One may doubt whether E.H. Gombrich, who died on 3 November, ever passionately liked, or was even very curious about, individual paintings, except in so far as they could illustrate the deeper matters on which he was so illuminating, in particular what goes on when people make marks which other people are able to interpret as representations of things. For these purposes, a cartoon, an optical illusion or a significantly bad painting could be more to the point than a masterpiece. By bringing the researches of psychologists to art history and analytic severity to statements by artists, as well as by critics and historians, about what pictures do, he cleansed many corners of the stable. Here is what he wrote in his Story of Art about a sheet of drawings of a monkey:

a drawing made by the North Italian artist Pisanello (1397?-1450) only some twenty years after the Limbourg miniatures shows how this habit [of supplying detail in things like manuscript illustrations] led artists to study animals with loving interest. The public which looked at the artist’s works began to judge them by the skill with which nature was portrayed and by the wealth of attractive details which the artist managed to bring into his pictures. The artists, however, wanted to go one better. They were no longer content with the newly acquired mastery of painting such details as flowers or animals from nature; they wanted to explore the laws of vision, and to acquire sufficient knowledge of the human body to build it up in their statues and pictures as the Greeks had done. Once their interest took this turn, medieval art was really at an end.

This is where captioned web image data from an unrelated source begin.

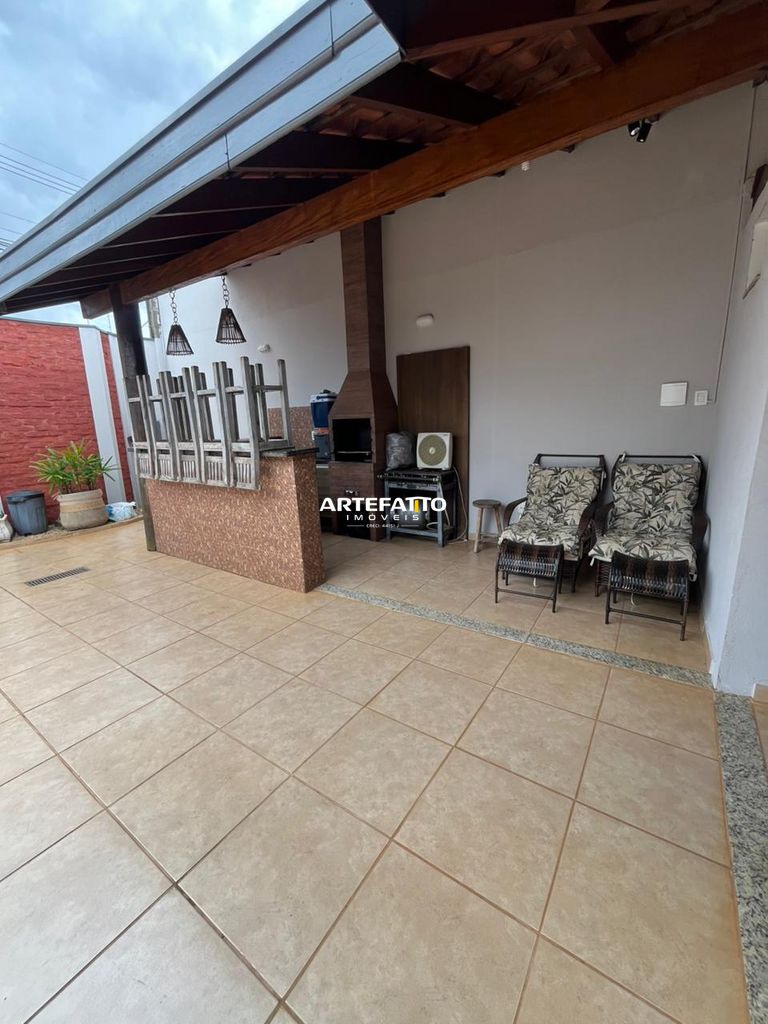  - CASA TERRENO INTEIRO ZANETTI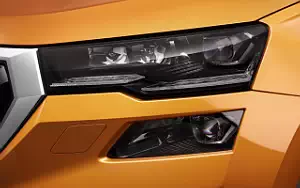 Cars wallpapers Skoda Karoq 4x4 Style - 2021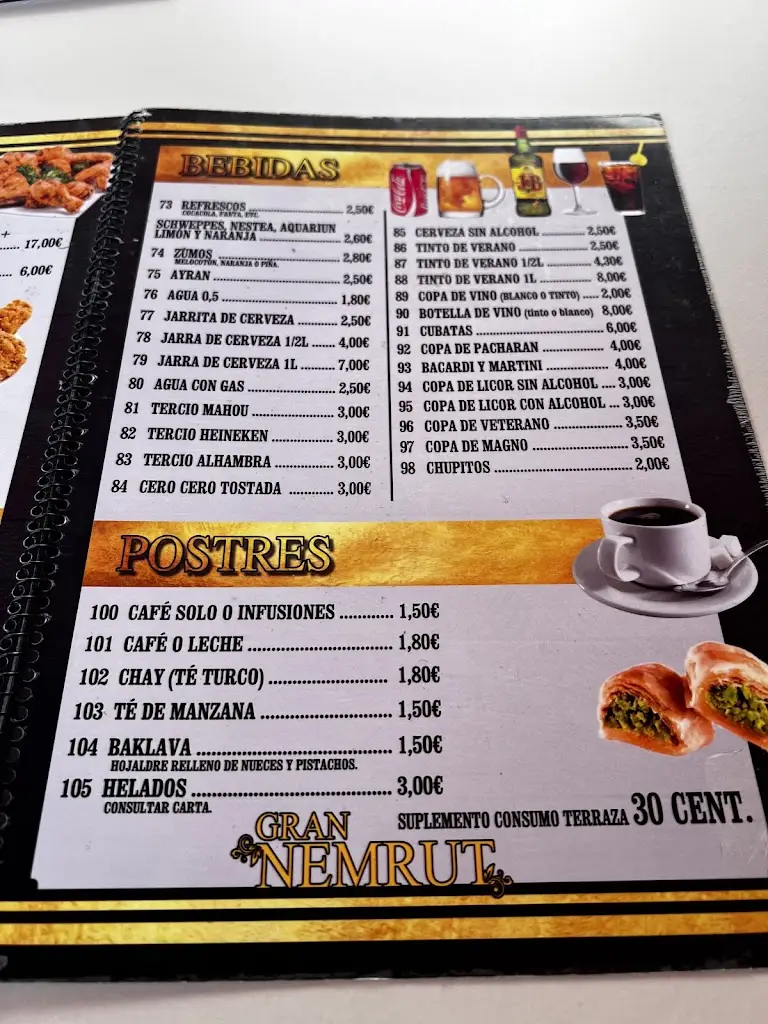 Menu_GRAN NEMRUT OPORTO_Borek_image_2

Pisanello’s odd combination of elegance and gawkiness is thus explained as the result of a move towards representations which say more about the look of things. Views from odd angles (a horse or a hawk from behind, a man lying on his back) are incompatible with decorative and harmonious order. Painting was giving up a little dignity in order that it might surprise more.

For many of us who grew up with Gombrich’s work his account of the significance of changes in the practice of Western painting can’t be avoided – it must be met with argument if you can’t accept it. More generally, he showed, with an astringency which is always in short supply in writing about art, that some things can be said, and others can’t, if its study is to have objective validity.